One of the biggest challenges we face as people responsible for our own time is deciding when to do what. This comes up often in group coaching calls and one-on-ones. I am juggling so much! How do I know where to start? Why do I keep putting off the important stuff? How come my life admin piles up? Why is that article / review / chapter still unfinished?
There are lots of possible answers to these questions, of course. But one way of thinking about how you are choosing to use your time comes from Joli Jensen, author of the terrific Write No Matter What. She suggests considering your typical energy levels over the course of a day (or week, month, term) as A-, B- and C-time.
Your A-time is when you are alert, refreshed, and firing on all cylinders. It is when you can easily synthesize theories, bang out an abstract, whip through the inbox, say smart things in a meeting, understand Foucault or quantum theory. It is your best brain time of the day.
Your B-time is when you are thinking clearly but a bit more slowly. It is when you can pay attention to the details but can’t easily generate the big ideas. It is when you are cruising, present, able.
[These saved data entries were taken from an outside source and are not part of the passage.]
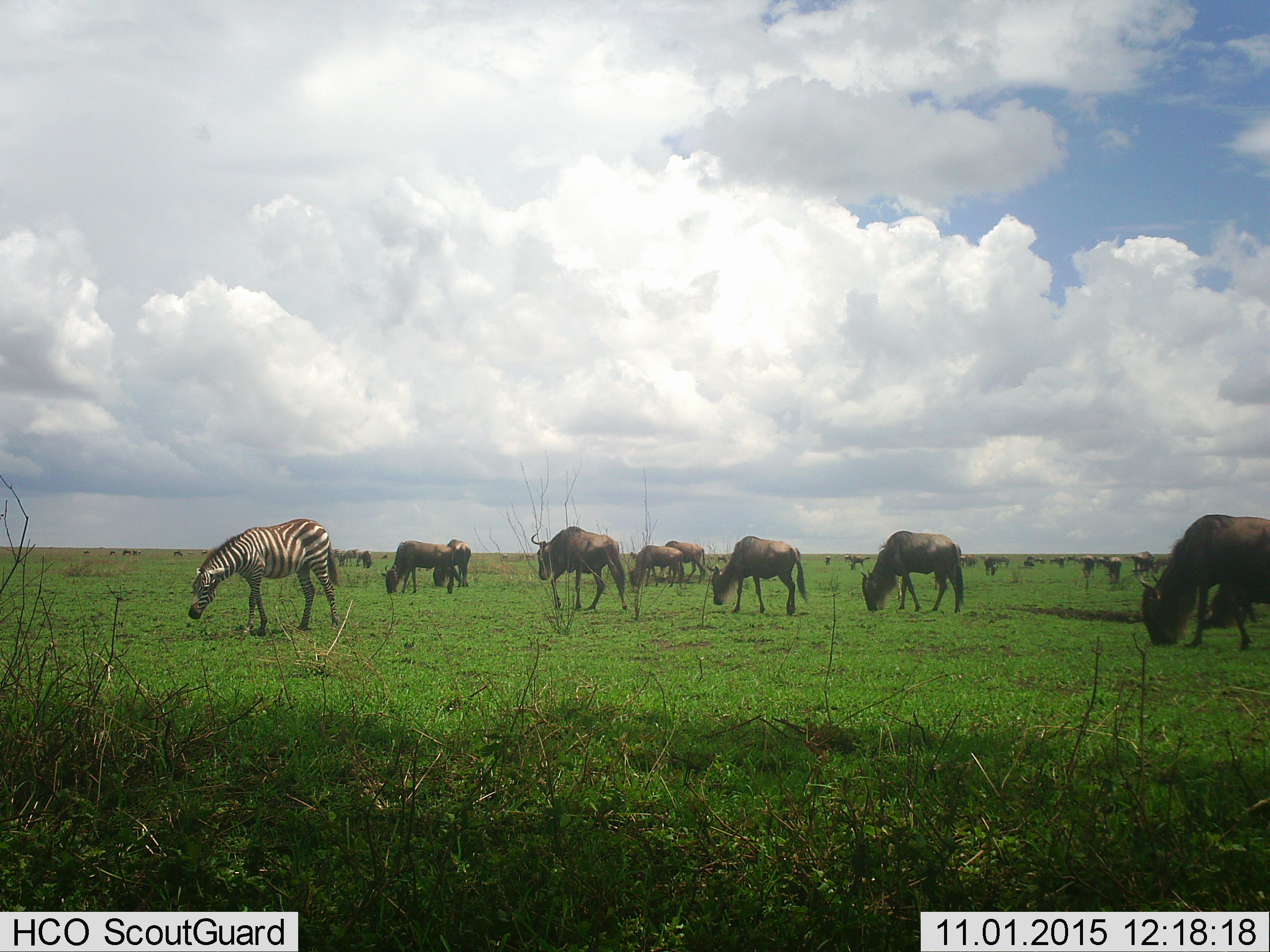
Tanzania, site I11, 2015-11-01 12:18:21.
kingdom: Animalia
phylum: Chordata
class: Mammalia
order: Artiodactyla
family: Bovidae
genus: Connochaetes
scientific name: Connochaetes taurinus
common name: blue wildebeest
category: wildebeest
Wildebeest (blue wildebeest) (Connochaetes taurinus), count 11-50. Behavior (volunteer vote fractions): standing 33%, resting 0%, moving 67%, interacting 0%. Young present (vote fraction): 11%. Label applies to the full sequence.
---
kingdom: Animalia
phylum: Chordata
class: Mammalia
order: Perissodactyla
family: Equidae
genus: Equus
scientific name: Equus quagga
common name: plains zebra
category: zebra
Zebra (plains zebra) (Equus quagga), count 1. Behavior (volunteer vote fractions): standing 30%, resting 0%, moving 10%, interacting 0%. Young present (vote fraction): 0%. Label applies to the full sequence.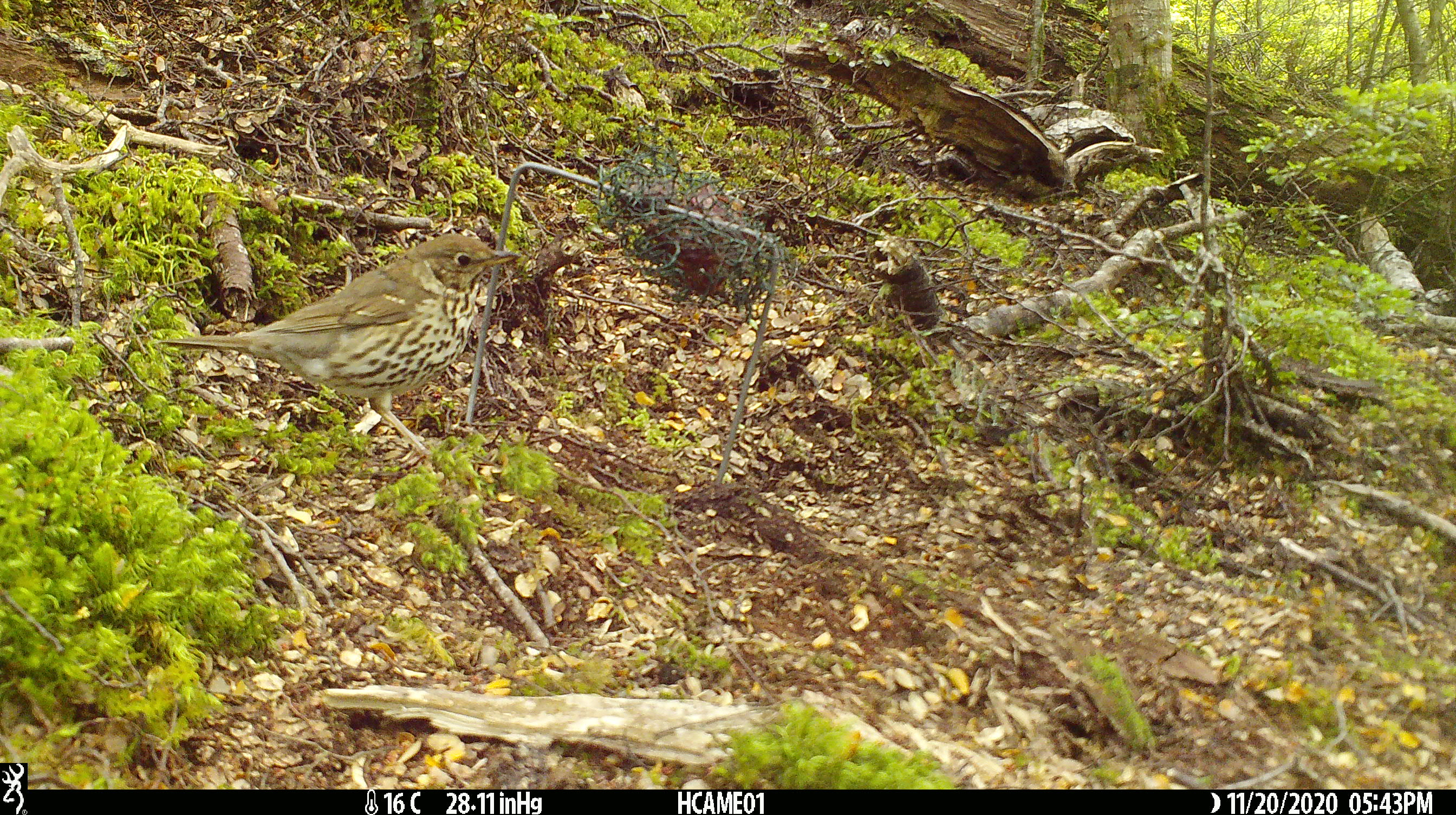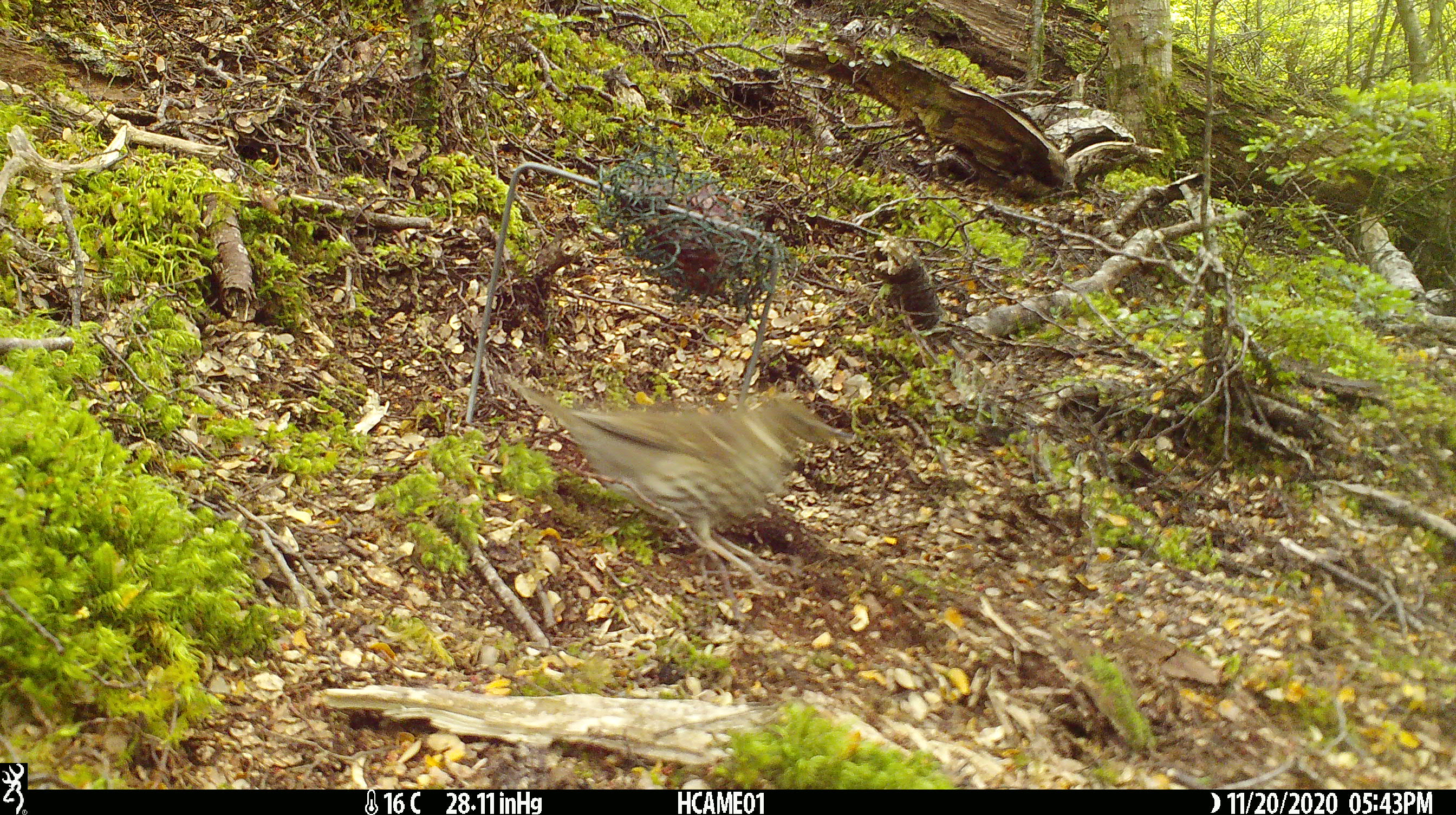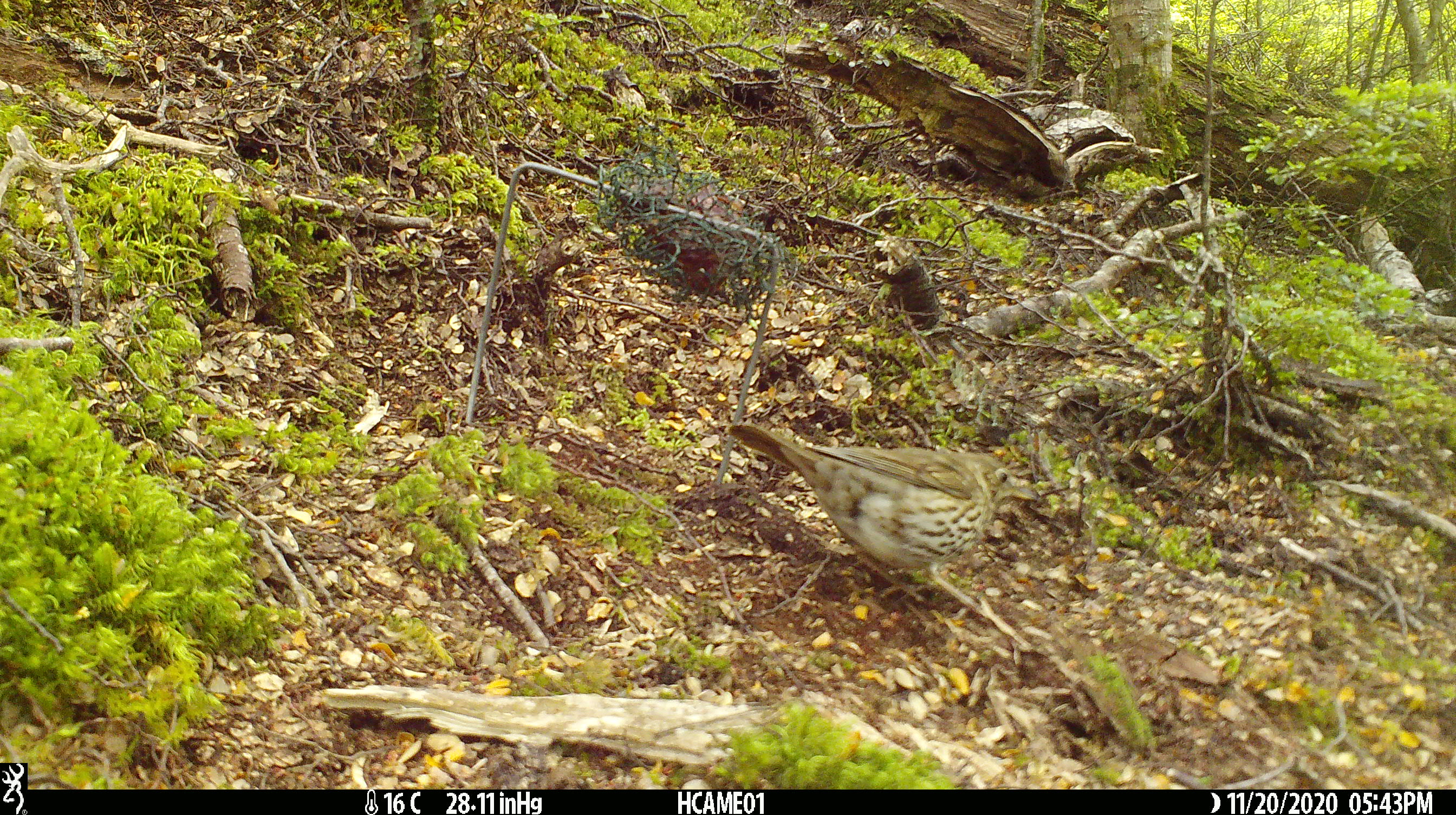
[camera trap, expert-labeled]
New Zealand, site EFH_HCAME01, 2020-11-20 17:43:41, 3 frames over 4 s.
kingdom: Animalia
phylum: Chordata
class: Aves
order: Passeriformes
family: Turdidae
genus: Turdus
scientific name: Turdus philomelos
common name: song thrush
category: thrush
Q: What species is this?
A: Thrush (song thrush) (Turdus philomelos).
Your C-time is when you are at your slowest. It is when rote tasks appeal, things you have done so many times you might do them in your sleep. It may be when you typically do enjoyable or relatively mindless jobs that you can relax into.
Everyone’s rhythms are different. You may know yours well. Or, you may be accustomed to expecting yourself do to A-time jobs regardless of your actual state of mind.
Try taking a moment to consider a typical day or week. When is your A-, B- and C-time? Do you start with C and move into A with your mid-morning coffee? Do you wake up at A and decide if you don’t manage to write before 9 am all is lost? Do you hum along at B all day and only slip into A when the rest of the household is asleep?
By inviting you to notice this, we are not saying you ought to let your energy guide every decision. Sometimes it is necessary to choose the task and let the energy follow. Sometimes we also convince ourselves we only have energy in the morning or in the afternoon and it turns out to be an old habitual way of working that isn’t true. So, what we are asking is simply: what happens when you pay attention?
Conventional wisdom holds that A-time must be preserved for your scholarly work. For the most part, people find this true. But, sometimes, maybe some A-time needs to go to blasting through the life admin job that has been hanging over your head for weeks, the one you keep relegating to C-time and then wondering why you haven’t managed to get it done.
Conventional wisdom also holds you can’t write well during C-time. So maybe experiment with that too. What if you try a 20-minute writing session in your sleepy post-lunch slot, when you might normally be ‘checking the news’ again? Who knows, you might find your inner critic too tired to get involved! Or, what if you save the departmental fire-putting-out for your C-time instead of gifting it, yet again, your best A hours?
This ABC method is not a one-and-done approach. It is a way to develop awareness of the relationship between your energy and your tasks – through regular attention and with a spirit of curiosity and experimentation.